9. As regards the question whether the plaintiffs as permanent talukdars are entitled to a partition as against their landlord, Dr. Rash Behari Ghose has cited as authorities upon the point the English cases of Hobson v. Sherwood 4 Beav. 184, Heaton v. Dearden 16 Beav. 147, and Baring v. Nash 1 V. and B. 551. We are of opinion, however, that this is not a matter in which English cases decided under a wholly different system of law can afford us very much assistance. The authorities relied on by the Subordinate Judge appear to be in point, and the facts in the case of Parbati Churn Deb v. Ain-ud-deen I.L.R. 7 Cal. 577 : 9 C.L.R. 170 appear to be very similar to those in the case before us.

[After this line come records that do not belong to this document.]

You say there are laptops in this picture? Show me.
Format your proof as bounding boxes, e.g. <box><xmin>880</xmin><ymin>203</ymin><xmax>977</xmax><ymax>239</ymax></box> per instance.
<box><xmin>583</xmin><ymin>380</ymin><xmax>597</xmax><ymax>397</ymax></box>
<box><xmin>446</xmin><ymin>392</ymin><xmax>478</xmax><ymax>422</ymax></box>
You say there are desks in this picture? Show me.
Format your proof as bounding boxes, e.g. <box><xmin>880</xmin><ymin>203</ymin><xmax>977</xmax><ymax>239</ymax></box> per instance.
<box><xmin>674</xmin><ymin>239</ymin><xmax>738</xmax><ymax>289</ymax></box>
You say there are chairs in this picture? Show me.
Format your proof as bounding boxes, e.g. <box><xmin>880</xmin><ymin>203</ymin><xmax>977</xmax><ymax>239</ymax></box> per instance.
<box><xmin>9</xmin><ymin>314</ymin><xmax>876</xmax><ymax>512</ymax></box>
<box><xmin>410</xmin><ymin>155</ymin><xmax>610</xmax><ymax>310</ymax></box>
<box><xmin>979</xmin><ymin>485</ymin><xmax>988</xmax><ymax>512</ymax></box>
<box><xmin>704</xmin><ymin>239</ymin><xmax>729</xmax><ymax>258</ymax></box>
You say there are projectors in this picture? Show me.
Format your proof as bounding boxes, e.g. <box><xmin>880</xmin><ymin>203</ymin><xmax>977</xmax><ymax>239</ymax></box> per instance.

10. The plaintiffs base their claim to partition upon their joint possession with the defendant No. 1 of the subject-matter of the suit. We take it, however, that joint possession alone is not a sufficient basis for such a claim. In order that persons may be coparceners, and so have a right to partition, it seems to us that not only must they be in joint possession of the property, but that that joint possession must be founded on the same title. We are not aware of any Indian case in which a person holding a subordinate interest in land has been held to have a right of partition as against the superior holder. In the present case the plaintiffs pay their rent to defendant No. 1, who is the putnidar of the 71/2 anna share in which is the taluk Banga Chandra Das; he is also the zemindar of a 1-anna share, and the putnidar or dur-putnidar of the other 71/2 annas. The nature of his possession is different from that of the plaintiffs; his possession is that of a subordinate tenure-holder. Such an interest does not carry with it in our opinion the right as against the superior landlord of compelling him to partition the lands in these three villages, so as to assign to the taluk Banga Chandra Das an exclusive interest in certain specific lands instead of a joint undivided interest in all the lands in these villages which appertain to estate No. 23. Such a partition could only be carried out by means of a partition between the three shares of the zemindari, viz., 71/2 annas, 71/2 annas, and 1 anna; and it could not properly be carried out in respect of these three villages only, without taking into consideration the other villages comprised in the zemindari. Moreover, it is possible--and indeed it is in evidence--that there are other taluks in these villages that would be affected by such a partition, the holders of which have not been made parties to the suit.

11. For all these reasons we are of opinion that the decree of the lower Court is correct and that the plaintiffs' suit must fail.

12. The appeal is dismissed with costs.